‘Helen became her on a spiritual and cellular level’; 1st clip released from ‘Golda’

Mirren ‘adds a brilliant layer of soul, wisdom, humor and courage to the character of Golda,’ says director Guy Nattiv amid controversy over casting

Helen Mirren as Golda Meir in HBO's 'Golda.' (Jasper Wolf)
Helen Mirren as Golda Meir in HBO's 'Golda.' (Jasper Wolf)

Oscar-winning Israeli director Guy Nattiv has released the first look at the long-awaited biopic starring British actor Helen Mirren as Israel’s only female prime minister, Golda Meir, days ahead of its world premiere at the Berlin film festival.

The clip from “Golda,” released to the US entertainment site Deadline on Friday, is set at the height of the 1973 Yom Kippur War, and shows a tense telephone exchange between Meir and US Secretary of State Henry Kissinger, played by Liev Schreiber.

In the scene, Meir refuses to back down from pressure from Kissenger, even as he warns her that Soviet forces are poised to join the fight against Israel.

“Let me tell you about the Russians, Henry. When I was a child in Ukraine, at Christmas time my father would board up the windows of our house to protect us from Cossacks who would get drunk and attack Jews,” Meir says.

“My father would hide us in the cellar… my father’s face, Henry, I will never forget that look. All he wanted to do was protect his children. I am not that little girl hiding in the cellar.”
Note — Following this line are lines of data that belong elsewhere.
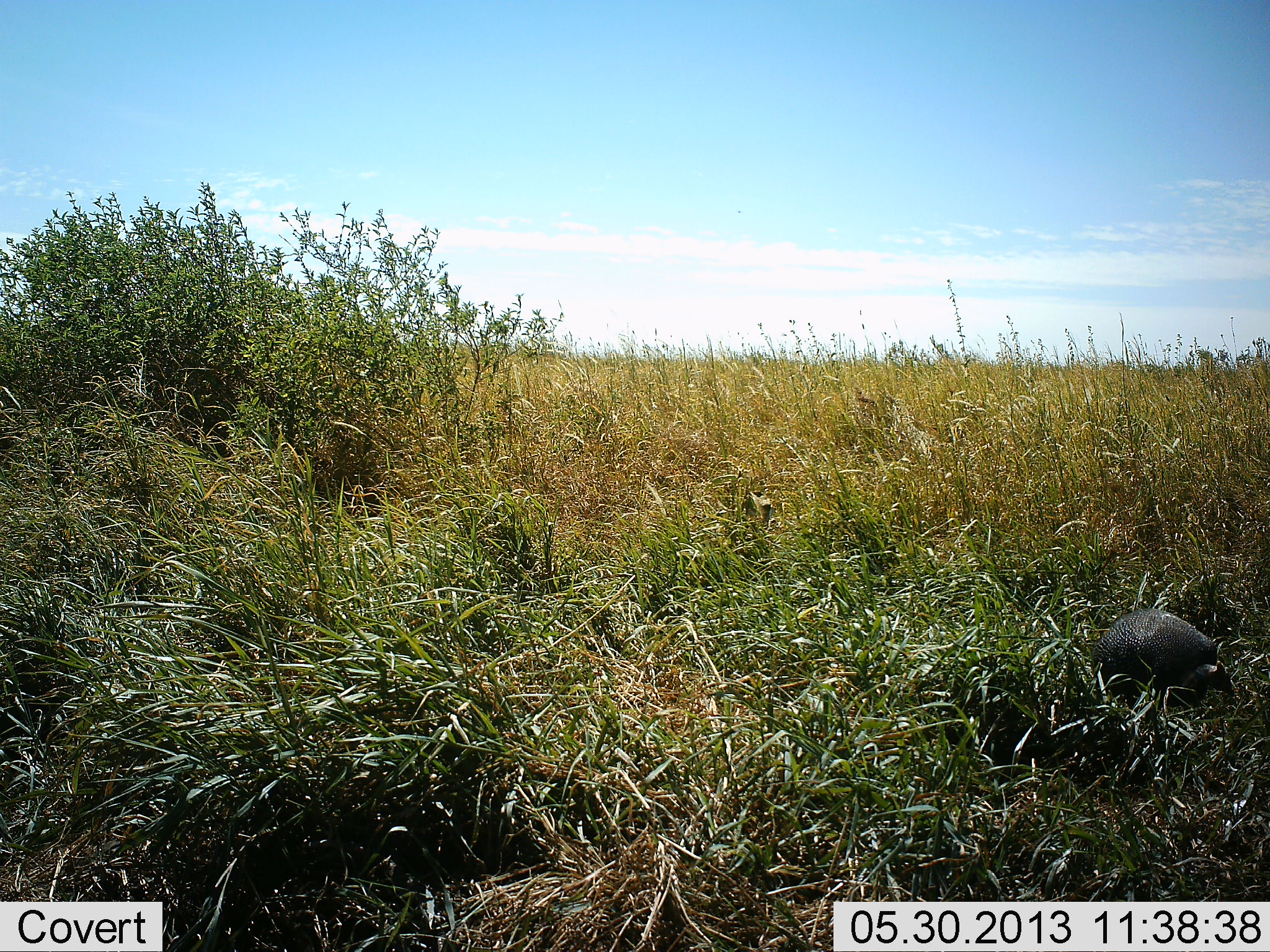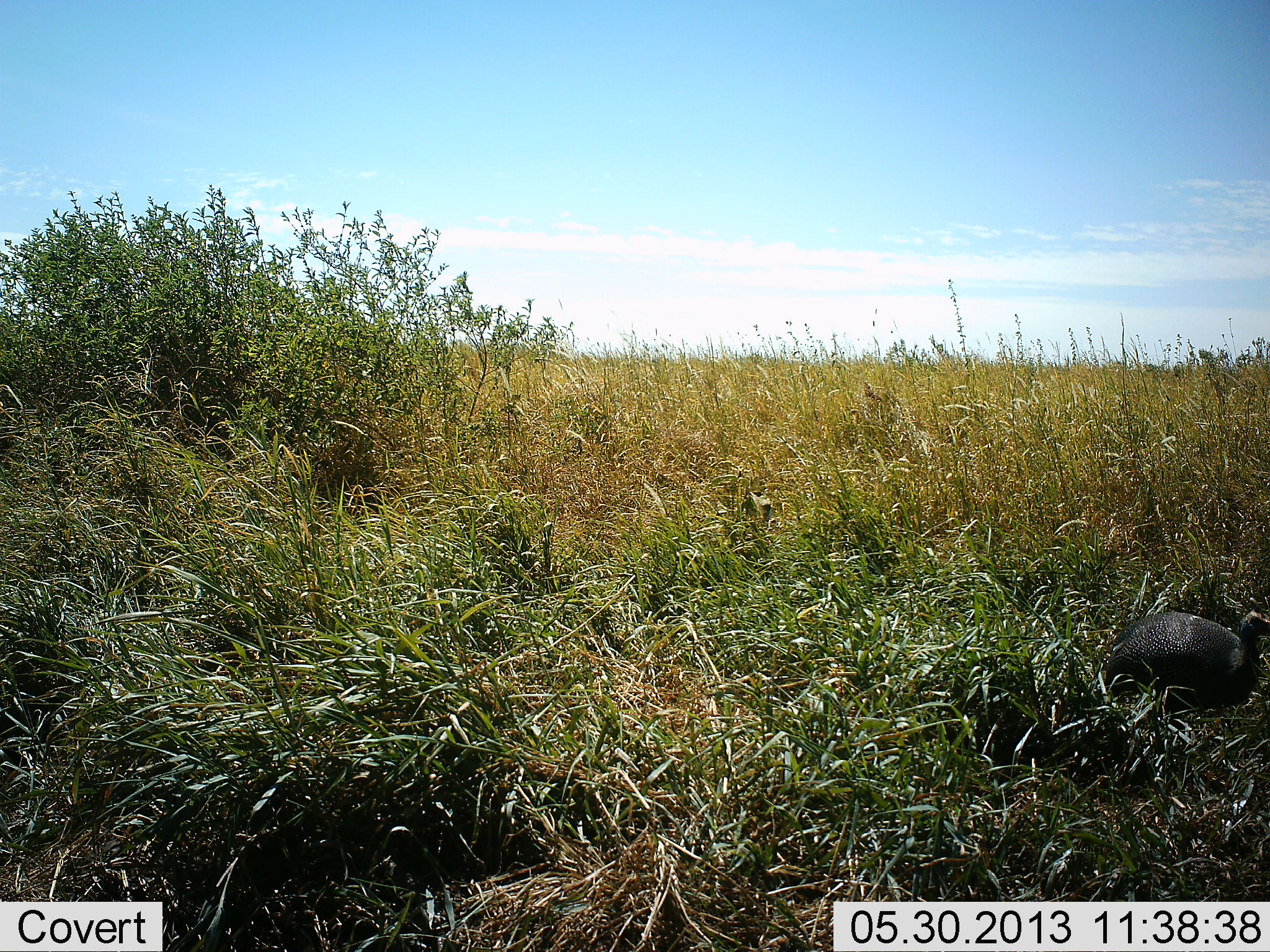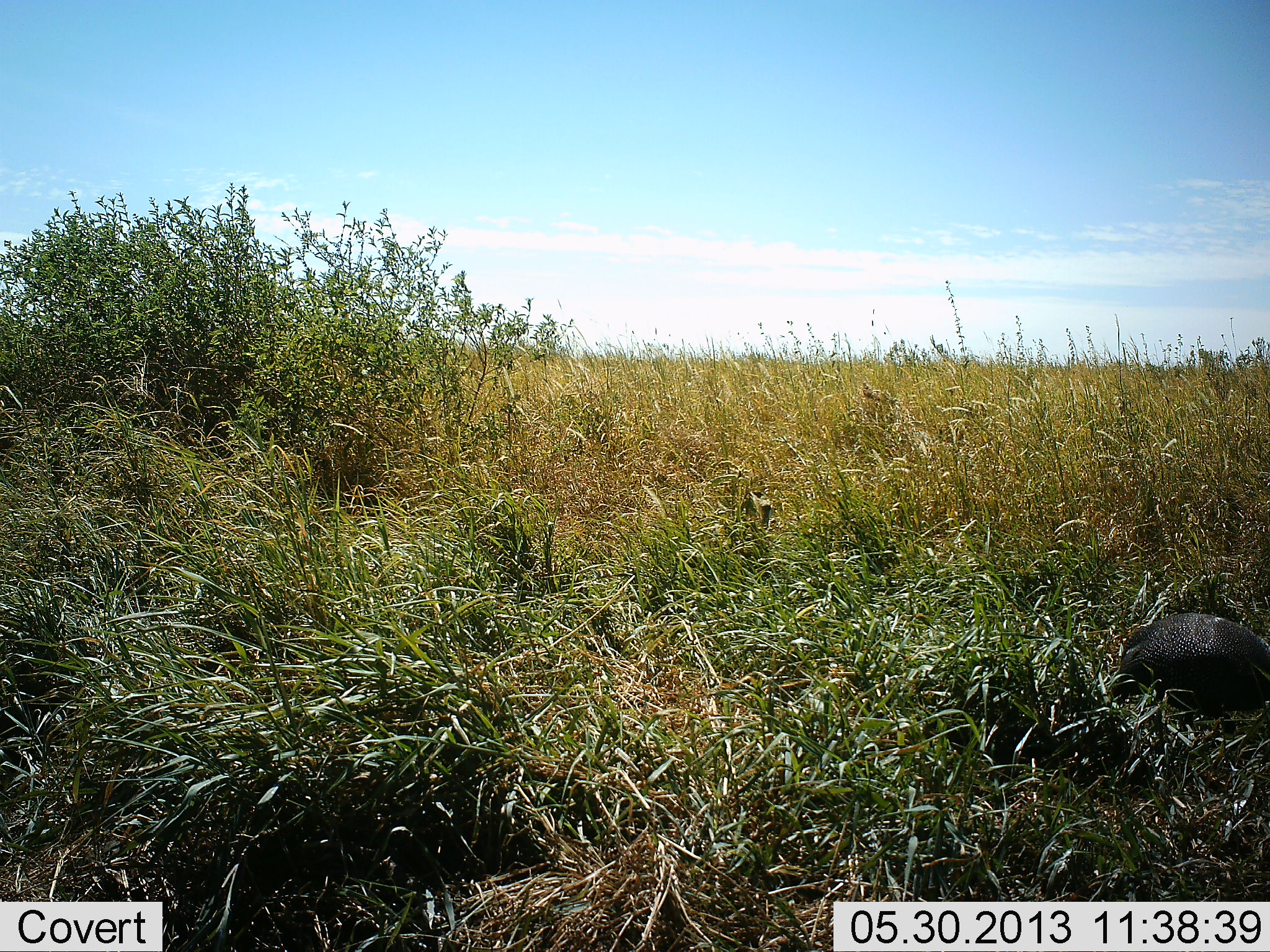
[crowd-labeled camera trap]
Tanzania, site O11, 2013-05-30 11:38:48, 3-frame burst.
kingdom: Animalia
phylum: Chordata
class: Aves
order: Galliformes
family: Numididae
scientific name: Numididae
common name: guinea fowl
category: guineafowl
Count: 1.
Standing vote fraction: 5%.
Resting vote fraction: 5%.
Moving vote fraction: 82%.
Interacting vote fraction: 0%.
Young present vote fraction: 0%.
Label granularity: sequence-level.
Nattiv says the scene both highlights Meir’s best qualities and Mirren’s abilities to portray them.

Israeli Premier Golda Meir during a press conference at the Israeli Embassy in Rome, January 15, 1973. (AP Photo/Giuseppe Anastasi)

“As someone who grew up with Golda as a heroic myth, almost beyond human, and as the only female prime minister in the history of the Middle East, I want people to see how Helen adds a brilliant layer of soul, wisdom, humor and courage to the character of Golda,” Nattiv told Deadline.

“I remember shooting this scene and when we went in for Helen’s close up I had goosebumps as she played Golda recalling her haunted childhood so perfectly. Helen became Golda on a spiritual and cellular level, and this moment was electrifying to watch,” he added.

Nattiv had faced criticism for casting Mirren, who is not Jewish, to play one of Israeli history’s most iconic figures.

Fellow British actor Maureen Lipman told the Jewish Chronicle last year that she doubted the choice because she considered Meir’s religion to be “integral” to her character.

“I’m sure she will be marvelous, but it would never be allowed for Ben Kingsley to play Nelson Mandela. You just couldn’t even go there,” Lipman was quoted as saying, referring to the actor of Indian and English descent who famously played Gandhi.

Mirren, whose performance as Elizabeth II in “The Queen” garnered an Academy Award in 2008, has called the questions about her identity “utterly legitimate” and said she also wondered whether it was appropriate for her to play Meir.

She told The Daily Mail last year that she had said to Nattiv that he should carefully consider whether she was the right person for the part.

“But he very much wanted me to play the role, and off we went,” Mirren said.

Actress Helen Mirren talks to media during a news conference during the 70th International Film Festival Berlin, Berlinale in Berlin, Germany, February 27, 2020. (AP Photo/Markus Schreiber)

One of the signatories of Israel’s Declaration of Independence, Meir served as premier from 1969 until 1974.

Her time in power was marked by the Yom Kippur War, sparked by a surprise attack by Egypt and Syria that Israel was only able to defeat after setbacks that caused severe losses.

“Golda” will be screened for the first time on Monday. The festival said it would screen in its Berlinale Special sidebar section, out of competition.

The 11-day event, Europe’s first major cinema showcase of the year, kicked off on February 16.

US actor Kristen Stewart will lead the festival jury, while Hollywood director Steven Spielberg is due to pick up an Honorary Golden Bear prize for lifetime achievement.